# CRUISIN’ To Breakfast, Troy, OH Sept 15



## partsguy (Aug 23, 2018)

This ride will take place on the Great Miami River Bike Trail in Troy, and end at Kyle in Park in Tipp City. It’s a nice, level ride that is roughly 5-7 miles each way. On our way back, we’ll all stop in for breakfast at either Sam and Ethel’s or Ulbrich Donut Shop in Tipp City. We’ll decide on the ride 

This ride coincides with the WACO biplane fly-in, and the trail goes right behind the museum! You won’t want to miss this fun ride! All vintage bikes welcome!

Time: September 15, 2018 at 7:30 am
Place: Stop 25 on the Great Miami River Bike Trail. Dye Mill Road, Troy, OH


Our starting point, be there! I already have four confirmed riders coming!





Don’t miss seeing these historic planes, either!


----------



## partsguy (Sep 14, 2018)

I have roughly 10 confirmed riders tomorrow  pics will surely follow!


----------



## tripple3 (Sep 14, 2018)

Wow! How Cool !!
Please post pics for us.


----------



## partsguy (Sep 15, 2018)

Well, it’s 7:50 and almost everyone who said they were coming on Facebook either had something going on last minute, or had a change of heart. Sadly, my peeps from the CABE were sick too. I hope they get well soon.

- _Records for spatial reasoning_:

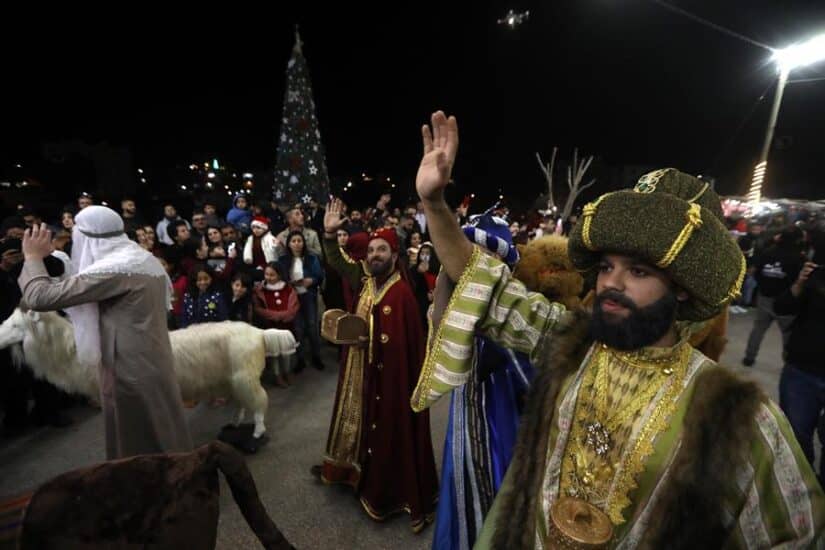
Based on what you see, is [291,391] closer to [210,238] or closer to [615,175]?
[210,238]

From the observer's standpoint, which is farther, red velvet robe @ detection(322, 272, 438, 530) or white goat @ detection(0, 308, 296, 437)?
white goat @ detection(0, 308, 296, 437)

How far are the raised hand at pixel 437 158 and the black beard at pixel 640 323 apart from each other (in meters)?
0.62

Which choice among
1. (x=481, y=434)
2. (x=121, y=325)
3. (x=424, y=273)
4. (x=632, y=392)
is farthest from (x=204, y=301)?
(x=632, y=392)

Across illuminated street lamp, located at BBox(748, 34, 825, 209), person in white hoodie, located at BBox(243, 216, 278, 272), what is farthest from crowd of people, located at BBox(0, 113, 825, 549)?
illuminated street lamp, located at BBox(748, 34, 825, 209)

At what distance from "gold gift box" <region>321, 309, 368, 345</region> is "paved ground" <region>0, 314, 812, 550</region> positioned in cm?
135

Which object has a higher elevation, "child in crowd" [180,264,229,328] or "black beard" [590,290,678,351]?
"black beard" [590,290,678,351]

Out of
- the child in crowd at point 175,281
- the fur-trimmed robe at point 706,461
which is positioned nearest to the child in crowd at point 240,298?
the child in crowd at point 175,281

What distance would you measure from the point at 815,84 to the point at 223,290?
22542 millimetres

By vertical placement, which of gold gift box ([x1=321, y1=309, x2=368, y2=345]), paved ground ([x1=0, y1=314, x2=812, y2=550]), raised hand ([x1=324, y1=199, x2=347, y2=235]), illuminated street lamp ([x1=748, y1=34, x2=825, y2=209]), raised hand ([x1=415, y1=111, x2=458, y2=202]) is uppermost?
illuminated street lamp ([x1=748, y1=34, x2=825, y2=209])

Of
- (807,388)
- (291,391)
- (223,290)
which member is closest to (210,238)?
(223,290)

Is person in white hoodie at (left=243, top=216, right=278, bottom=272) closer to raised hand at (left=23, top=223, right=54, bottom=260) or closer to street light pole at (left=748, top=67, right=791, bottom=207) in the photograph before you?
raised hand at (left=23, top=223, right=54, bottom=260)

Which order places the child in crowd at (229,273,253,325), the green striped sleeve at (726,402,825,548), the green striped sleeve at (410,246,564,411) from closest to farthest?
the green striped sleeve at (726,402,825,548)
the green striped sleeve at (410,246,564,411)
the child in crowd at (229,273,253,325)

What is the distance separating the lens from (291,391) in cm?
523

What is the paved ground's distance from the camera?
9.93 ft
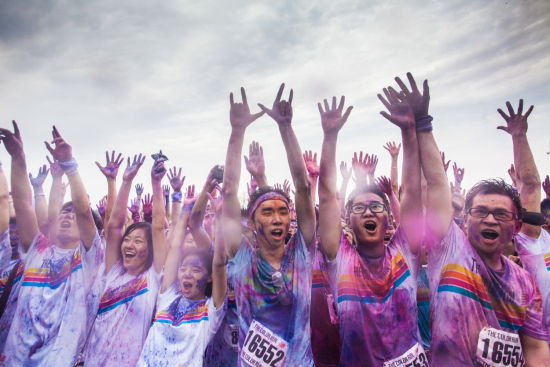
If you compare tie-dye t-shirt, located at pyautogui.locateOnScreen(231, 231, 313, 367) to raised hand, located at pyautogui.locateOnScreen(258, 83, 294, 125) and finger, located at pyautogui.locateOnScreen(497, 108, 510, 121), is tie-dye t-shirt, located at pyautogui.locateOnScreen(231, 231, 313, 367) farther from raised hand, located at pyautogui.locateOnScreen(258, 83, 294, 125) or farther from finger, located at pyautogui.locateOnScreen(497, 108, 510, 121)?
finger, located at pyautogui.locateOnScreen(497, 108, 510, 121)

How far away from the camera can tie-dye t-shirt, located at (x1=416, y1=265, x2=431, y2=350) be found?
14.3ft

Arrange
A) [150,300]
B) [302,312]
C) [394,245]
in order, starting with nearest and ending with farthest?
[302,312] → [394,245] → [150,300]

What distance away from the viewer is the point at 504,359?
2963 mm

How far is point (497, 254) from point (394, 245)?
3.40ft

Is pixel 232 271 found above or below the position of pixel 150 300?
above

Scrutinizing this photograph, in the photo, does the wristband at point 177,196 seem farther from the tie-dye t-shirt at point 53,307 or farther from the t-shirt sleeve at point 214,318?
the t-shirt sleeve at point 214,318

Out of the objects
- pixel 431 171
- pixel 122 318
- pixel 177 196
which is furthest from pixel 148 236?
pixel 431 171

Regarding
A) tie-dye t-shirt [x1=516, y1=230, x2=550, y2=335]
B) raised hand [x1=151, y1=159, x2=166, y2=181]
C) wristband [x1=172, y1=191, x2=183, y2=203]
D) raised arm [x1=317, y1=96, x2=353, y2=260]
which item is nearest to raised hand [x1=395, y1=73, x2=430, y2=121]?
raised arm [x1=317, y1=96, x2=353, y2=260]

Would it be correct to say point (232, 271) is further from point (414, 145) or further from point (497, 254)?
point (497, 254)

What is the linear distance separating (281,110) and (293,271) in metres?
1.79

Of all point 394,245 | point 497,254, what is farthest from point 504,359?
point 394,245

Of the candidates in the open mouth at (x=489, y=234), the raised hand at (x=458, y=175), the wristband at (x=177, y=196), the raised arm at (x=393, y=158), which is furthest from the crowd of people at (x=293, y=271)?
the raised hand at (x=458, y=175)

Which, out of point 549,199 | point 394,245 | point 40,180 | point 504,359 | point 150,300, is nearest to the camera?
point 504,359

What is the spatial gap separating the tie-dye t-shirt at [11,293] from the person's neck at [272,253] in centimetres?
376
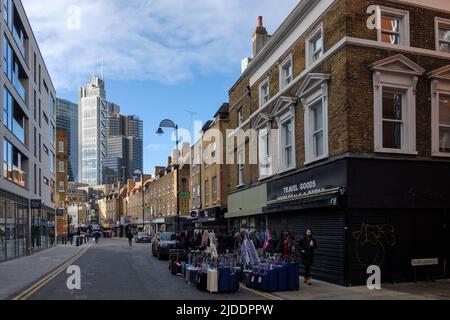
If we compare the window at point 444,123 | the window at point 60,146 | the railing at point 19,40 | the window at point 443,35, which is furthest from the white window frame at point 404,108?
the window at point 60,146

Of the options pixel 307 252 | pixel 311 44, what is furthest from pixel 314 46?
pixel 307 252

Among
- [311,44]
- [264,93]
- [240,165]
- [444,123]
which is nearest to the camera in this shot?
[444,123]

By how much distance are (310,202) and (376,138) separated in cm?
317

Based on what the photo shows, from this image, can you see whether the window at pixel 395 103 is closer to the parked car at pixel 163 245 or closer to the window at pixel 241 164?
the window at pixel 241 164

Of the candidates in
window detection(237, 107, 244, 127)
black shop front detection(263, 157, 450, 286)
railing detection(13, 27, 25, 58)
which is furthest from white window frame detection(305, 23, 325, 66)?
railing detection(13, 27, 25, 58)

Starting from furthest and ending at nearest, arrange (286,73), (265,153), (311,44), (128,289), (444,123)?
1. (265,153)
2. (286,73)
3. (311,44)
4. (444,123)
5. (128,289)

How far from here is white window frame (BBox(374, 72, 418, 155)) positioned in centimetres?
1638

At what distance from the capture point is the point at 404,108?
1706 cm

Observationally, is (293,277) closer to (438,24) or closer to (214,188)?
(438,24)

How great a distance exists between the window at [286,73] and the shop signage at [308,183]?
A: 4204mm

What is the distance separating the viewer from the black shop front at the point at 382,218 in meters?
15.8

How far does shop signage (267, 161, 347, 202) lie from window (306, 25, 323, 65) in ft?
13.7

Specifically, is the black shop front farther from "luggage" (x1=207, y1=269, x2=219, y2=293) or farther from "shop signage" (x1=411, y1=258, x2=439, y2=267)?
"luggage" (x1=207, y1=269, x2=219, y2=293)

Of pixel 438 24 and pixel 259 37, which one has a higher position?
pixel 259 37
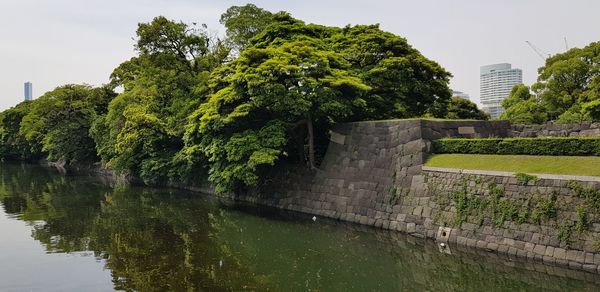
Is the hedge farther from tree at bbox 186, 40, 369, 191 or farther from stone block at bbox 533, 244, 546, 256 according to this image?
tree at bbox 186, 40, 369, 191

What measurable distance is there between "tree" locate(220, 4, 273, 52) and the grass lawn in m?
20.9

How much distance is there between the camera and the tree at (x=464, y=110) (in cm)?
3950

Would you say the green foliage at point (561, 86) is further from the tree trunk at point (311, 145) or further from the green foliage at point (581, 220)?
the green foliage at point (581, 220)

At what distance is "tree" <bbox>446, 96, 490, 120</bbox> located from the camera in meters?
39.5

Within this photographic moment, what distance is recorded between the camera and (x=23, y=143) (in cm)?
7250

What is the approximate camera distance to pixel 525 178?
1530 centimetres

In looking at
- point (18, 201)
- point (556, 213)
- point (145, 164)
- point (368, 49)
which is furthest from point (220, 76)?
point (556, 213)

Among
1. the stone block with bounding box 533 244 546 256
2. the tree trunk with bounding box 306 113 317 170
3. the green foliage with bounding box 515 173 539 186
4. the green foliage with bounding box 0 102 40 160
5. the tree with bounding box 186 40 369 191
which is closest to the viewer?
the stone block with bounding box 533 244 546 256

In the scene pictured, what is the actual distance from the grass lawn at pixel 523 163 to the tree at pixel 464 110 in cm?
2063

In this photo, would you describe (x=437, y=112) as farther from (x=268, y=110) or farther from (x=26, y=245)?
(x=26, y=245)

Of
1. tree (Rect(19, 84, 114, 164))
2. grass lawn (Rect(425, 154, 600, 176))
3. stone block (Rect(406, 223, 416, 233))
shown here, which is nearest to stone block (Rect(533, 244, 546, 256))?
grass lawn (Rect(425, 154, 600, 176))

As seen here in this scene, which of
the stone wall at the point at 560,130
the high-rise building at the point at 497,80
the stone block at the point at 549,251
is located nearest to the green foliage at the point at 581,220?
the stone block at the point at 549,251

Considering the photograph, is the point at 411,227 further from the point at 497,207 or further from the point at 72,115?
the point at 72,115

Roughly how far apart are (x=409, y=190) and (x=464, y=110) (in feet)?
76.1
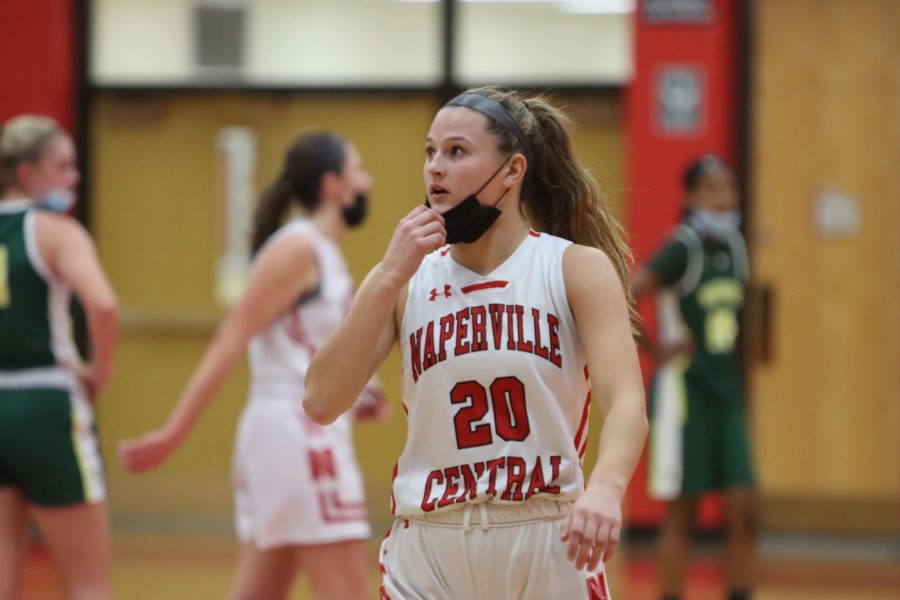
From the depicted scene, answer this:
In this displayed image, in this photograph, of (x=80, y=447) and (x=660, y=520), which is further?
(x=660, y=520)

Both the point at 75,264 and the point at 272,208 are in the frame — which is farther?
the point at 272,208

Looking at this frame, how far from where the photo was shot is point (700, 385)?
6.50m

- _PARTS OF THE EXERCISE_:
A – Reproduce the Troy breakfast ride thread word for word, between "This ride coincides" and "confirmed riders coming!", inclusive.
B – Pick up the Troy breakfast ride thread after its last line and carry it on.

- _OUTPUTS IN ORDER_:
A –
This ride coincides with the WACO biplane fly-in, and the trail goes right behind the museum! You won’t want to miss this fun ride! All vintage bikes welcome!

Time: September 15, 2018 at 7:30 am
Place: Stop 25 on the Great Miami River Bike Trail. Dye Mill Road, Troy, OH


Our starting point, be there! I already have four confirmed riders coming!

B –
I have hosted this ride twice. I am thankful I just had more interest this year than in 2016. My hope is that classic bikes are ridden more around here, they’re not living room decor, they’re vehicles that need to be ridden. 

Off we go!


----------



## partsguy (Sep 15, 2018)

Down the trail, a BEAUTIFUL morning in a small town. Headlight on, turn the key and go!














Parking at breakfast


----------



## partsguy (Sep 15, 2018)

I have SO MANY pics and badass videos to post of the WACO fly-in. My phone actually died, but I hope to have them all posted by tonight. See you all in 2019! My wife will probably be joining next year since she will no longer be pregnant. A gorgeous 2-speed Customliner awaits her.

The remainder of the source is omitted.